**Your objective:** Print each of the entries exactly, leaving nothing out.

• • • • •

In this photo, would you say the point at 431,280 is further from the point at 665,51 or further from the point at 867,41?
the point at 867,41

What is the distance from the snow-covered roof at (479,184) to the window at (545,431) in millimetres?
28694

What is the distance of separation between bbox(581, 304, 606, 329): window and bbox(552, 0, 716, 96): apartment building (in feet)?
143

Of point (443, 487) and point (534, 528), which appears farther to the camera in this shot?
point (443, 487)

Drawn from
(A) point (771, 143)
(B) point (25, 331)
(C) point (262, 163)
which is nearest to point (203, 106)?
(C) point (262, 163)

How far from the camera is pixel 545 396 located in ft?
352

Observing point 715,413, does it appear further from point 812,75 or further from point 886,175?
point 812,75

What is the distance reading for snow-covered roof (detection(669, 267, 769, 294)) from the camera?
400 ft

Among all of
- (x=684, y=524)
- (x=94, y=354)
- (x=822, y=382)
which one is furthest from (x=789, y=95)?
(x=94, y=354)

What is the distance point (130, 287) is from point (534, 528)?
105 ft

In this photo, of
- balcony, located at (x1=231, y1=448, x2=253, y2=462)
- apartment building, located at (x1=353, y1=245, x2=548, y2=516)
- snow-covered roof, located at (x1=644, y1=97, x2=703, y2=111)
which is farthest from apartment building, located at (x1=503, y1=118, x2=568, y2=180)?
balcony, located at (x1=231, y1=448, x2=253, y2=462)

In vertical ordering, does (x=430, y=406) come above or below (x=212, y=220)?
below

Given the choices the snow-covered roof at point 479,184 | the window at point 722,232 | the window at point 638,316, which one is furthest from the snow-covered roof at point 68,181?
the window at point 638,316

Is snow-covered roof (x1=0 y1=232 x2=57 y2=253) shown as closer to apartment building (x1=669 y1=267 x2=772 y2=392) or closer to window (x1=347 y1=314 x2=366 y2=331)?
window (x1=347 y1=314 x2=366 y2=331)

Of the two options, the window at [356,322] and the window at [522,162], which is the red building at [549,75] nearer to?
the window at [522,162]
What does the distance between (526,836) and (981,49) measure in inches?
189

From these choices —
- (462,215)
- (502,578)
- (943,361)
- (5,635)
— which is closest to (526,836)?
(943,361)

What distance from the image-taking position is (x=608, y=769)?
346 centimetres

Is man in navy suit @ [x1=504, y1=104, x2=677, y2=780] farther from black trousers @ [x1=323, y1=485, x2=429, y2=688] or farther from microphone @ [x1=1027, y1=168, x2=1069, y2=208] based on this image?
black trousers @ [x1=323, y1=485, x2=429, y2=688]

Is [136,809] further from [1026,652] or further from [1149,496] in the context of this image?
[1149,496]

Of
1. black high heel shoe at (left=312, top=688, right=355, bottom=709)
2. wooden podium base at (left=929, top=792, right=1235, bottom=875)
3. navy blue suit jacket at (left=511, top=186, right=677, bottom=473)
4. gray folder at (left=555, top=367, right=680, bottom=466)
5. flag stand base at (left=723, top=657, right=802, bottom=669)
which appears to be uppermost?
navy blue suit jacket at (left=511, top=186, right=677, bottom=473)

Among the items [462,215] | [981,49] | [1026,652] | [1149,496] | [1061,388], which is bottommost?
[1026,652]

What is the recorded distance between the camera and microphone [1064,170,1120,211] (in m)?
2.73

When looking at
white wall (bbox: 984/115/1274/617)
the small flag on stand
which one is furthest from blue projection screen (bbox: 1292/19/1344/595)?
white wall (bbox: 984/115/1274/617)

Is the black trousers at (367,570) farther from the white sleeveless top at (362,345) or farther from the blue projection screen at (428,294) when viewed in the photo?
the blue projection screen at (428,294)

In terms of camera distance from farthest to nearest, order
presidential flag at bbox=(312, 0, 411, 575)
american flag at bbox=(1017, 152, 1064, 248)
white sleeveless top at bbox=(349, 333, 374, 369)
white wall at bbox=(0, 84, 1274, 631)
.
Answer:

• • • • •

**Reply:**
In this photo, would you say the point at 431,280 is further from the point at 665,51 or further from the point at 867,41?
the point at 867,41

What is the distance from the snow-covered roof at (479,184) to the window at (545,431) in millimetres?
28694

What is the distance of separation between bbox(581, 304, 606, 329): window and bbox(552, 0, 716, 96): apartment building (in feet)?
143

Of point (443, 487) and point (534, 528), which appears farther to the camera in this shot?
point (443, 487)

Drawn from
(A) point (771, 143)
(B) point (25, 331)
(C) point (262, 163)
which is nearest to point (203, 106)?
(C) point (262, 163)

How far from the camera is pixel 545 396 located in ft?
352

Observing point 715,413, does it appear further from point 812,75 or further from point 886,175?
point 812,75

What is the distance reading for snow-covered roof (detection(669, 267, 769, 294)) from the camera?
400 ft

Among all of
- (x=684, y=524)
- (x=94, y=354)
- (x=822, y=382)
which one is furthest from (x=789, y=95)?
(x=94, y=354)

What is the distance point (130, 287) is from point (534, 528)?
105 ft

In this photo, of
- balcony, located at (x1=231, y1=448, x2=253, y2=462)
- apartment building, located at (x1=353, y1=245, x2=548, y2=516)
- snow-covered roof, located at (x1=644, y1=97, x2=703, y2=111)
which is farthest from apartment building, located at (x1=503, y1=118, x2=568, y2=180)?
balcony, located at (x1=231, y1=448, x2=253, y2=462)

In vertical ordering, does (x=430, y=406) come above or below (x=212, y=220)?
below

Given the choices the snow-covered roof at point 479,184 | the window at point 722,232 | the window at point 638,316, which one is furthest from the snow-covered roof at point 68,181?
the window at point 638,316

Is snow-covered roof (x1=0 y1=232 x2=57 y2=253) shown as closer to apartment building (x1=669 y1=267 x2=772 y2=392) or closer to window (x1=347 y1=314 x2=366 y2=331)?
window (x1=347 y1=314 x2=366 y2=331)

Of the two options, the window at [356,322] and the window at [522,162], which is the red building at [549,75] nearer to?
the window at [522,162]
What does the distance between (526,836) and (981,49) measure in inches?
189

From these choices —
- (462,215)
- (502,578)
- (943,361)
- (5,635)
— which is closest to (526,836)?
(943,361)

What distance from the image-taking position is (x=608, y=769)?
346 centimetres

Is man in navy suit @ [x1=504, y1=104, x2=677, y2=780] farther from black trousers @ [x1=323, y1=485, x2=429, y2=688] or farther from microphone @ [x1=1027, y1=168, x2=1069, y2=208] based on this image?
black trousers @ [x1=323, y1=485, x2=429, y2=688]

Is [136,809] further from [1026,652] or further from [1149,496] in the context of this image?
[1149,496]

Of
1. black high heel shoe at (left=312, top=688, right=355, bottom=709)
2. wooden podium base at (left=929, top=792, right=1235, bottom=875)
3. navy blue suit jacket at (left=511, top=186, right=677, bottom=473)
4. gray folder at (left=555, top=367, right=680, bottom=466)
5. flag stand base at (left=723, top=657, right=802, bottom=669)
which appears to be uppermost?
navy blue suit jacket at (left=511, top=186, right=677, bottom=473)

Among the items [462,215] | [981,49] | [1026,652] | [1149,496] | [1061,388], which is bottommost?
[1026,652]

What is the recorded distance between the camera and microphone [1064,170,1120,211] (in m)?
2.73

When looking at
white wall (bbox: 984/115/1274/617)
the small flag on stand
which one is furthest from blue projection screen (bbox: 1292/19/1344/595)?
white wall (bbox: 984/115/1274/617)

Is the black trousers at (367,570) farther from the white sleeveless top at (362,345) or farther from the blue projection screen at (428,294) when viewed in the photo?
the blue projection screen at (428,294)

In terms of camera distance from farthest to nearest, order
presidential flag at bbox=(312, 0, 411, 575)
american flag at bbox=(1017, 152, 1064, 248)
white sleeveless top at bbox=(349, 333, 374, 369)
white wall at bbox=(0, 84, 1274, 631)
.
Answer:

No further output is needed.